For some, exams are still going on, so here are some useful tips to help guide you with revision and hopefully make it more fun!

  • Find out from your teacher exactly what you need to revise

Sometimes not all chapters/topics of the module need to be revised for an exam. Therefore, it is important to check with your teacher what you need to study to make sure that you don’t learn too much unnecessary information for the exam.


  • Make a revision timetable

Weeks before exams begin it is a good idea to make a weekly timetable, either on word, excel or it can be hand drawn, so that you know exactly what you need to revise each day. This will help you to get work done so you don’t fall behind with what you need to revise in time for the exam!


  • Find a suitable study space

Some people prefer to study in complete silence to stop themselves from getting distracted and some people prefer to study with some background noise. A good place to go is generally a library, because there are usually places with both the background noise or you can go to the silent study area.
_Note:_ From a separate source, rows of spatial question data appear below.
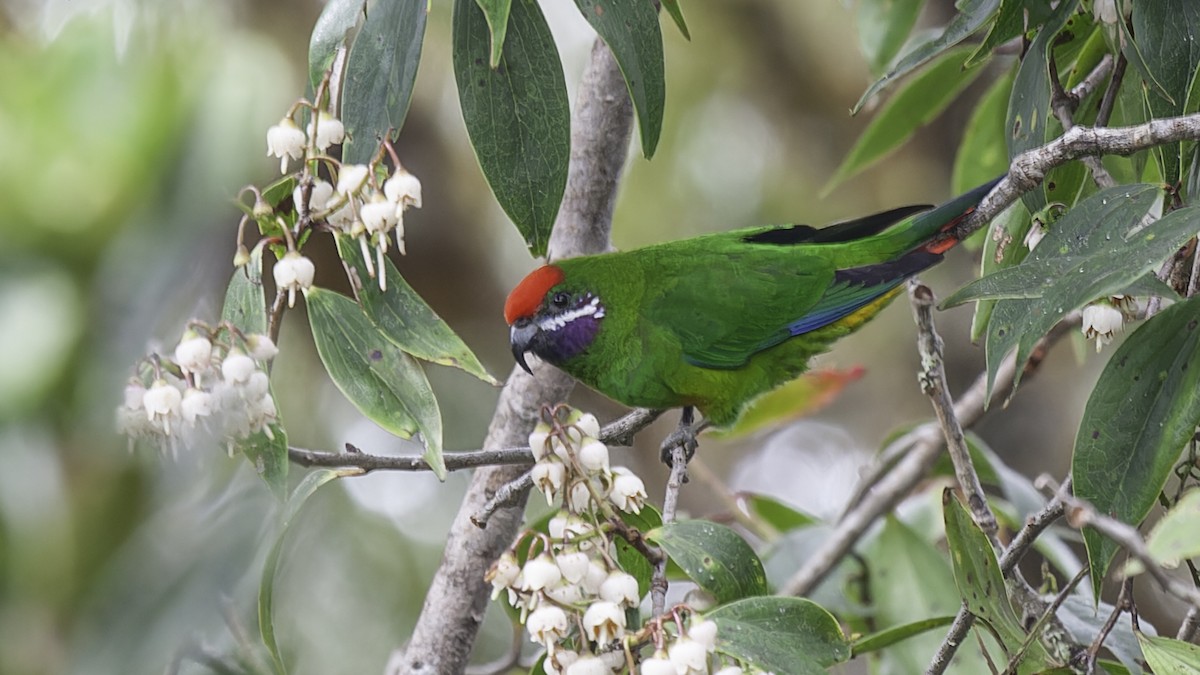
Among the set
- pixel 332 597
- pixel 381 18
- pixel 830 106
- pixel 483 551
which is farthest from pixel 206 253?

I usually find that when I study in my room at home I can be very lazy, therefore I usually prefer to go somewhere outside of home, but everyone’s preference is different!


  • Give yourself breaks

Factor breaks into your timetable, otherwise revision will drive you crazy! Having a break every couple of hours will give you time to relax your head and begin revision again with a fresh mind.


  • Find a study technique that will help you to remember things

Some people remember things by colours, so you may like to write different topics in different colours or highlight key words, so in the exam you will relate the colour to that topic or word. Some people like to draw pictures and diagrams to remember things as they can picture them in their head in the exam, whereas others just prefer to read through their typed or written notes. Sometimes studying with a friend can help, because then you can test each other and ask each other for advice if you are unsure of anything.


  • Practice past papers

Past papers will give you an idea of the layout and style of the exam, so when you are in the exam you don’t get a shock if you thought it would be multiple choice but it turns out to be essay style questions! Occasionally, the same or similar questions might come up again, therefore it is good to practice so you know what to write about.



I hope this helps you. Best of luck in your exams!